Items from a data source:
--

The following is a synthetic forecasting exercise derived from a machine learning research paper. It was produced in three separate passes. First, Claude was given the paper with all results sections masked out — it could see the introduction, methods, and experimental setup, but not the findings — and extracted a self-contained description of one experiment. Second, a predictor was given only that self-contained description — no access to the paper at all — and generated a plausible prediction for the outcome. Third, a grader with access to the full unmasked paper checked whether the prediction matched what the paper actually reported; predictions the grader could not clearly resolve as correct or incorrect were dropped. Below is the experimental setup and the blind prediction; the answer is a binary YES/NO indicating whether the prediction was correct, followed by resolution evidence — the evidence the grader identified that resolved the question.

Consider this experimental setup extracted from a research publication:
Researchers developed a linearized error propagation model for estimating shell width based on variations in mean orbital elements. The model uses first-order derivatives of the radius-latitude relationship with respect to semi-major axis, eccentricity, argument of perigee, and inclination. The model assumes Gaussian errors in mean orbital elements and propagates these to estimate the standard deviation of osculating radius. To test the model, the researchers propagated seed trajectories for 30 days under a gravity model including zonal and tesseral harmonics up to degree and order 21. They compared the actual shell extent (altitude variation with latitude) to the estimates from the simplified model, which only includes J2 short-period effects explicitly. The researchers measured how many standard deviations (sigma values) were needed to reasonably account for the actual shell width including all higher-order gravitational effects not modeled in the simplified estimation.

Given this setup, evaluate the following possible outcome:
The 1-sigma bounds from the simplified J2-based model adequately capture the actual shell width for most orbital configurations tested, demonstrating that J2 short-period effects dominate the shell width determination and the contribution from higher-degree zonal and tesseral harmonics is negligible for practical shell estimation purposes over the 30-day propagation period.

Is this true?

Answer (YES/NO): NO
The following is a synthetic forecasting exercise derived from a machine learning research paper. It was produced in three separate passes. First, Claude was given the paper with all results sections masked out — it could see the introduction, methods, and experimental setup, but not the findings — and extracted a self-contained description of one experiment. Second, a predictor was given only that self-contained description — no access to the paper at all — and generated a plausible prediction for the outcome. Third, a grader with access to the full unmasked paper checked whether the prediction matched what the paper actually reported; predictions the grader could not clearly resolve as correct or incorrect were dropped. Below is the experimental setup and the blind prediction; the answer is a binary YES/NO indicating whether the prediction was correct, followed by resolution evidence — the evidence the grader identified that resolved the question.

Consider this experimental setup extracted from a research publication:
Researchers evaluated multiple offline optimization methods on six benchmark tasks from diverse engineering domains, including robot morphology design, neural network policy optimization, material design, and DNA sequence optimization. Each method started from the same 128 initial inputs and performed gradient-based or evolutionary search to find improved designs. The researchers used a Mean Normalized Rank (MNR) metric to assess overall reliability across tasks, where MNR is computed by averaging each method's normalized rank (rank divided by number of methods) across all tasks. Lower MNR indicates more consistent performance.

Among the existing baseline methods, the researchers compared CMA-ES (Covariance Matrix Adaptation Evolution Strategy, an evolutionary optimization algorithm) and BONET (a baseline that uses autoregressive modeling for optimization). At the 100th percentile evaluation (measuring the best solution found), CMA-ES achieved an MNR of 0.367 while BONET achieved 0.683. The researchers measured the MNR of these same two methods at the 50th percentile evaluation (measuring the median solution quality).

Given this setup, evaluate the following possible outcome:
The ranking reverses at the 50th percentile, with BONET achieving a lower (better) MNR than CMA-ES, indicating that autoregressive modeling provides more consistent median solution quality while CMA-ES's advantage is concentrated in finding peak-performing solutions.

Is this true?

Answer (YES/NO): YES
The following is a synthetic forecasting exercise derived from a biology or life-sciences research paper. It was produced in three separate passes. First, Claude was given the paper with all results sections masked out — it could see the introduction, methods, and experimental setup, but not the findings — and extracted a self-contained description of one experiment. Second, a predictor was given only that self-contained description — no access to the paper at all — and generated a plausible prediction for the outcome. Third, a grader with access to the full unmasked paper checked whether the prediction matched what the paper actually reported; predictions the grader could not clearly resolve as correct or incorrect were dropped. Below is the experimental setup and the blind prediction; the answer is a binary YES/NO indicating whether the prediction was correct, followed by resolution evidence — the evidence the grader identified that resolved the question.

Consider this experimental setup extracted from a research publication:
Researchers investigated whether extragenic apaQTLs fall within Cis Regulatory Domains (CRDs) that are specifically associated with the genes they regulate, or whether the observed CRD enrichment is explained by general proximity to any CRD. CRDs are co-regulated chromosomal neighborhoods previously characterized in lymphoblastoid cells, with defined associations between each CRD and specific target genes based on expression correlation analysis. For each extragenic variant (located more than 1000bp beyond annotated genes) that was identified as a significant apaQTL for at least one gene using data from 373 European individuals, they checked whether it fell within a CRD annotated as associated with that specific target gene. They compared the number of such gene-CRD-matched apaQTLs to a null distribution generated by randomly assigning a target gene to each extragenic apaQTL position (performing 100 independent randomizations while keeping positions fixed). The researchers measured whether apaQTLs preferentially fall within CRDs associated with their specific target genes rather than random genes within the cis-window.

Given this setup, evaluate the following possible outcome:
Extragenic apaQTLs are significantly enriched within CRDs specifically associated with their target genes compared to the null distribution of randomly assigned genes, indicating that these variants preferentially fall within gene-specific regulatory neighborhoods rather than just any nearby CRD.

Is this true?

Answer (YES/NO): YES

--

[Exercise brief]:
The records above are to be given again in full, word for word.

[Solution for this exercise]:
The following is a synthetic forecasting exercise derived from a machine learning research paper. It was produced in three separate passes. First, Claude was given the paper with all results sections masked out — it could see the introduction, methods, and experimental setup, but not the findings — and extracted a self-contained description of one experiment. Second, a predictor was given only that self-contained description — no access to the paper at all — and generated a plausible prediction for the outcome. Third, a grader with access to the full unmasked paper checked whether the prediction matched what the paper actually reported; predictions the grader could not clearly resolve as correct or incorrect were dropped. Below is the experimental setup and the blind prediction; the answer is a binary YES/NO indicating whether the prediction was correct, followed by resolution evidence — the evidence the grader identified that resolved the question.

Consider this experimental setup extracted from a research publication:
Researchers developed a linearized error propagation model for estimating shell width based on variations in mean orbital elements. The model uses first-order derivatives of the radius-latitude relationship with respect to semi-major axis, eccentricity, argument of perigee, and inclination. The model assumes Gaussian errors in mean orbital elements and propagates these to estimate the standard deviation of osculating radius. To test the model, the researchers propagated seed trajectories for 30 days under a gravity model including zonal and tesseral harmonics up to degree and order 21. They compared the actual shell extent (altitude variation with latitude) to the estimates from the simplified model, which only includes J2 short-period effects explicitly. The researchers measured how many standard deviations (sigma values) were needed to reasonably account for the actual shell width including all higher-order gravitational effects not modeled in the simplified estimation.

Given this setup, evaluate the following possible outcome:
The 1-sigma bounds from the simplified J2-based model adequately capture the actual shell width for most orbital configurations tested, demonstrating that J2 short-period effects dominate the shell width determination and the contribution from higher-degree zonal and tesseral harmonics is negligible for practical shell estimation purposes over the 30-day propagation period.

Is this true?

Answer (YES/NO): NO
The following is a synthetic forecasting exercise derived from a machine learning research paper. It was produced in three separate passes. First, Claude was given the paper with all results sections masked out — it could see the introduction, methods, and experimental setup, but not the findings — and extracted a self-contained description of one experiment. Second, a predictor was given only that self-contained description — no access to the paper at all — and generated a plausible prediction for the outcome. Third, a grader with access to the full unmasked paper checked whether the prediction matched what the paper actually reported; predictions the grader could not clearly resolve as correct or incorrect were dropped. Below is the experimental setup and the blind prediction; the answer is a binary YES/NO indicating whether the prediction was correct, followed by resolution evidence — the evidence the grader identified that resolved the question.

Consider this experimental setup extracted from a research publication:
Researchers evaluated multiple offline optimization methods on six benchmark tasks from diverse engineering domains, including robot morphology design, neural network policy optimization, material design, and DNA sequence optimization. Each method started from the same 128 initial inputs and performed gradient-based or evolutionary search to find improved designs. The researchers used a Mean Normalized Rank (MNR) metric to assess overall reliability across tasks, where MNR is computed by averaging each method's normalized rank (rank divided by number of methods) across all tasks. Lower MNR indicates more consistent performance.

Among the existing baseline methods, the researchers compared CMA-ES (Covariance Matrix Adaptation Evolution Strategy, an evolutionary optimization algorithm) and BONET (a baseline that uses autoregressive modeling for optimization). At the 100th percentile evaluation (measuring the best solution found), CMA-ES achieved an MNR of 0.367 while BONET achieved 0.683. The researchers measured the MNR of these same two methods at the 50th percentile evaluation (measuring the median solution quality).

Given this setup, evaluate the following possible outcome:
The ranking reverses at the 50th percentile, with BONET achieving a lower (better) MNR than CMA-ES, indicating that autoregressive modeling provides more consistent median solution quality while CMA-ES's advantage is concentrated in finding peak-performing solutions.

Is this true?

Answer (YES/NO): YES
The following is a synthetic forecasting exercise derived from a biology or life-sciences research paper. It was produced in three separate passes. First, Claude was given the paper with all results sections masked out — it could see the introduction, methods, and experimental setup, but not the findings — and extracted a self-contained description of one experiment. Second, a predictor was given only that self-contained description — no access to the paper at all — and generated a plausible prediction for the outcome. Third, a grader with access to the full unmasked paper checked whether the prediction matched what the paper actually reported; predictions the grader could not clearly resolve as correct or incorrect were dropped. Below is the experimental setup and the blind prediction; the answer is a binary YES/NO indicating whether the prediction was correct, followed by resolution evidence — the evidence the grader identified that resolved the question.

Consider this experimental setup extracted from a research publication:
Researchers investigated whether extragenic apaQTLs fall within Cis Regulatory Domains (CRDs) that are specifically associated with the genes they regulate, or whether the observed CRD enrichment is explained by general proximity to any CRD. CRDs are co-regulated chromosomal neighborhoods previously characterized in lymphoblastoid cells, with defined associations between each CRD and specific target genes based on expression correlation analysis. For each extragenic variant (located more than 1000bp beyond annotated genes) that was identified as a significant apaQTL for at least one gene using data from 373 European individuals, they checked whether it fell within a CRD annotated as associated with that specific target gene. They compared the number of such gene-CRD-matched apaQTLs to a null distribution generated by randomly assigning a target gene to each extragenic apaQTL position (performing 100 independent randomizations while keeping positions fixed). The researchers measured whether apaQTLs preferentially fall within CRDs associated with their specific target genes rather than random genes within the cis-window.

Given this setup, evaluate the following possible outcome:
Extragenic apaQTLs are significantly enriched within CRDs specifically associated with their target genes compared to the null distribution of randomly assigned genes, indicating that these variants preferentially fall within gene-specific regulatory neighborhoods rather than just any nearby CRD.

Is this true?

Answer (YES/NO): YES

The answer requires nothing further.